How can a logistics system become a smart factory? Integrating Internet of Things (IoT) data into business processes can help companies innovate with purpose by taking on full responsibility for their products.
Water scarcity has been identified as one of the top global challenges by the World Economic Forum, both in terms of risk and potential impact. In fact, water and resource scarcity overall is a major challenge for many businesses, as production processes are halted without access to relevant materials or sufficient energy requirements. The associated production and logistics activities of these businesses are responsible for significant social and environmental impacts, with global manufacturing consuming about 54 percent of the world’s global energy.
One solution is for businesses to take full responsibility for their products beyond point-of-sale. By obtaining insights into the usage and status of their product, businesses can provide services tailored to maximizing operational efficiency and extending product lifetime. For instance, a company selling power drills can use data about drill usage to optimize product and service proposals.
Until now, it’s been difficult to understand exactly how customers use a product, determine which failures occur, or evaluate which supporting equipment or services might be useful. The Internet of Things, through its ability to facilitate physical objects and sense their environment, can provide insights like these, which we could never have dreamed of in the past.
When integrated with existing business processes, such as field service management or predictive maintenance, these new insights can create real customer value by enabling companies to monitor a product’s entire lifecycle.

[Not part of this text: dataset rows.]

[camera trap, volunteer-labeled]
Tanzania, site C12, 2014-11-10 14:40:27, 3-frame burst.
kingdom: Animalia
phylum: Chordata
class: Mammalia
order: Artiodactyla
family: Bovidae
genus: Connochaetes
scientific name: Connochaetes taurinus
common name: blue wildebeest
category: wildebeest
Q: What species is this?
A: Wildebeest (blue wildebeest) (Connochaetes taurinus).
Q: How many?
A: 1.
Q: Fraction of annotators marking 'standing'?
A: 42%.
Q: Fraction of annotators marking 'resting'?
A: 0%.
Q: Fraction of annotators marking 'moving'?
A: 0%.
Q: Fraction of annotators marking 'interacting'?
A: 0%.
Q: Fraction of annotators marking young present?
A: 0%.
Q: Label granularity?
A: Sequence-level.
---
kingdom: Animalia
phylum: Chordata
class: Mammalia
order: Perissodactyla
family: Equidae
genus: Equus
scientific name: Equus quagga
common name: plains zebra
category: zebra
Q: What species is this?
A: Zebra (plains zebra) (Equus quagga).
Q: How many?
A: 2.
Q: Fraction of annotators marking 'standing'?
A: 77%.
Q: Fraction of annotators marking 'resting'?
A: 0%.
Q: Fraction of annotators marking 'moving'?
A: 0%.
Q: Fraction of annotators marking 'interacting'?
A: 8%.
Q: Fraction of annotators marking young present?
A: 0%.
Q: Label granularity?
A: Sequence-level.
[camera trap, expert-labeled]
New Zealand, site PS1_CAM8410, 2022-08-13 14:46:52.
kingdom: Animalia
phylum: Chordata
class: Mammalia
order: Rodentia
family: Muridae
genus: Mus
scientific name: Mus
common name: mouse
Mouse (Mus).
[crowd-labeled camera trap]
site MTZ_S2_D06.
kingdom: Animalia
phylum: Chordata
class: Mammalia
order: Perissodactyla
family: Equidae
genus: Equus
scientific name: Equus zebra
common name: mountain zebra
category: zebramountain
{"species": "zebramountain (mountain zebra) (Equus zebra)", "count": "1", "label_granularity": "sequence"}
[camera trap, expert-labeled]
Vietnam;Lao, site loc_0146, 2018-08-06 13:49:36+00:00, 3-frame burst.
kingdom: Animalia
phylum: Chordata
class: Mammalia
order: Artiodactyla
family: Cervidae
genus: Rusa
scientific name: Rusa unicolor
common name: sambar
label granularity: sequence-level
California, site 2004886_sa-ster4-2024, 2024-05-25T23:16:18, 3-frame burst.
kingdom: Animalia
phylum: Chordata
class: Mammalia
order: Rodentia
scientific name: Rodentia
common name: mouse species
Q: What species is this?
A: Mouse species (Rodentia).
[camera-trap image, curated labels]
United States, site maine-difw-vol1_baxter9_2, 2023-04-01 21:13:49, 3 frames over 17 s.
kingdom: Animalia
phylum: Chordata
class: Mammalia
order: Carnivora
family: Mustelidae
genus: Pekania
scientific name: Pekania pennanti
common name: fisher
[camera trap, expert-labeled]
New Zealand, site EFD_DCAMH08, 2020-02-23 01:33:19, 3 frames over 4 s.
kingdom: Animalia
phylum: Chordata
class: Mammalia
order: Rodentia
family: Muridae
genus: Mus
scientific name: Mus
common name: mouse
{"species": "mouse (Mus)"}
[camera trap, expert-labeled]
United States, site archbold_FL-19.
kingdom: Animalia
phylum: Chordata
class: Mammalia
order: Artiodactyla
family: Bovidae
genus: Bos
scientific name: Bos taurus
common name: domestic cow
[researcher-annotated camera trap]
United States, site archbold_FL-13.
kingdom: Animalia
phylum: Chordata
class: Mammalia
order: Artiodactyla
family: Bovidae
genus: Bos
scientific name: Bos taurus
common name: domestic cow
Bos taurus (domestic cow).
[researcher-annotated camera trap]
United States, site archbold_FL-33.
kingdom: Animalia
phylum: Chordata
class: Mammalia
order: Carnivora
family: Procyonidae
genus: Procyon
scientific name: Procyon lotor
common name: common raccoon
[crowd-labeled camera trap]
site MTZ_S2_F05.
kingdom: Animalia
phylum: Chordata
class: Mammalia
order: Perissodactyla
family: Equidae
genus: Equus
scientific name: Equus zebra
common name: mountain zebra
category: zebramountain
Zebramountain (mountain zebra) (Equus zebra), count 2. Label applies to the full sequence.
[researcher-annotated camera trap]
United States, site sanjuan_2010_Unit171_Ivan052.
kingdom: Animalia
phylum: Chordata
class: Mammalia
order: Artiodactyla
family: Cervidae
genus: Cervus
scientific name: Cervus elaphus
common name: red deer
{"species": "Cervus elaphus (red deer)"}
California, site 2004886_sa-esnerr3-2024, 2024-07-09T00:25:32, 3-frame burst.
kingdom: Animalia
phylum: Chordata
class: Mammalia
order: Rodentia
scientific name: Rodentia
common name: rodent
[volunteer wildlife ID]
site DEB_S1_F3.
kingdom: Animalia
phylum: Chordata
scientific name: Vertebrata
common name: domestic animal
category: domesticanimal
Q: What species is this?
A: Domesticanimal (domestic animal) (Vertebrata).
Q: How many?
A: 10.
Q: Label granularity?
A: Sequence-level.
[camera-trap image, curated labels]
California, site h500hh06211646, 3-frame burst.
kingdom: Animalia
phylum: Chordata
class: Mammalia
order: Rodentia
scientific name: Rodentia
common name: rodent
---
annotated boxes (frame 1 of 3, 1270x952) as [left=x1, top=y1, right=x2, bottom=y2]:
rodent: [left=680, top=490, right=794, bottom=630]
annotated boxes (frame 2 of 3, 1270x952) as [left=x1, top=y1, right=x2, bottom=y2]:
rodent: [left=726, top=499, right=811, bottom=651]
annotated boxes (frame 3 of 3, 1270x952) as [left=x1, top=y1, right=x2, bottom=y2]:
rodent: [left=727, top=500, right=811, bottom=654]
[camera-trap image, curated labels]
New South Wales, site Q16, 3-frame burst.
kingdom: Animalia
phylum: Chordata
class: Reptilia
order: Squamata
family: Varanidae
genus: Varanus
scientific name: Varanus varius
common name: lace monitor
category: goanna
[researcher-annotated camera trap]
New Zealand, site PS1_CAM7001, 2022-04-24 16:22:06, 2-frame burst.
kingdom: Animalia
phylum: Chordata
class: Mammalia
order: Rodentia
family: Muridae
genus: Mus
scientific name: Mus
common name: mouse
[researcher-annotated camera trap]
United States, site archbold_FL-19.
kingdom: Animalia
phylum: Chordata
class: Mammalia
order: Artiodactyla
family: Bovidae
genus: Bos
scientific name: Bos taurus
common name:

GEBHARDT, a company selling complex shop floor installations, applied IoT to understand when gears need to be replaced by monitoring the temperature of each motor. It analyzes temperature data with the help of machine learning algorithms that trigger the maintenance process whenever a critical status is detected. A service technician will then investigate the situation and repair or replace the gear as needed. “Predictive maintenance and augmented reality glasses hugely simplify machine inspection,” Karl Denz, head of Manufacturing Tools at the GEBHARDT Group, said. “We have now virtually eliminated unplanned downtime.”
GEBHARDT even went one step further in utilizing its IoT data and transformed the business by becoming a comprehensive service provider of smart logistics. This new business model means the company now sells logistic services and retains responsibility for its product even when in use at the customer site.
IoT-based insights, which can immediately be turned into actionable tasks, helped the company to avoid product failures, plan maintenance activities better, and save costs. Most importantly, the company transformed its customer experience.
Businesses that take full and lasting responsibility for their products have a vested interest in providing top-notch, long-term, high quality as opposed to building on short-term consumption associated with a throwaway society. Such businesses help ensure long-term economic success while addressing resource scarcity to help solve one of the greatest challenges facing our world today.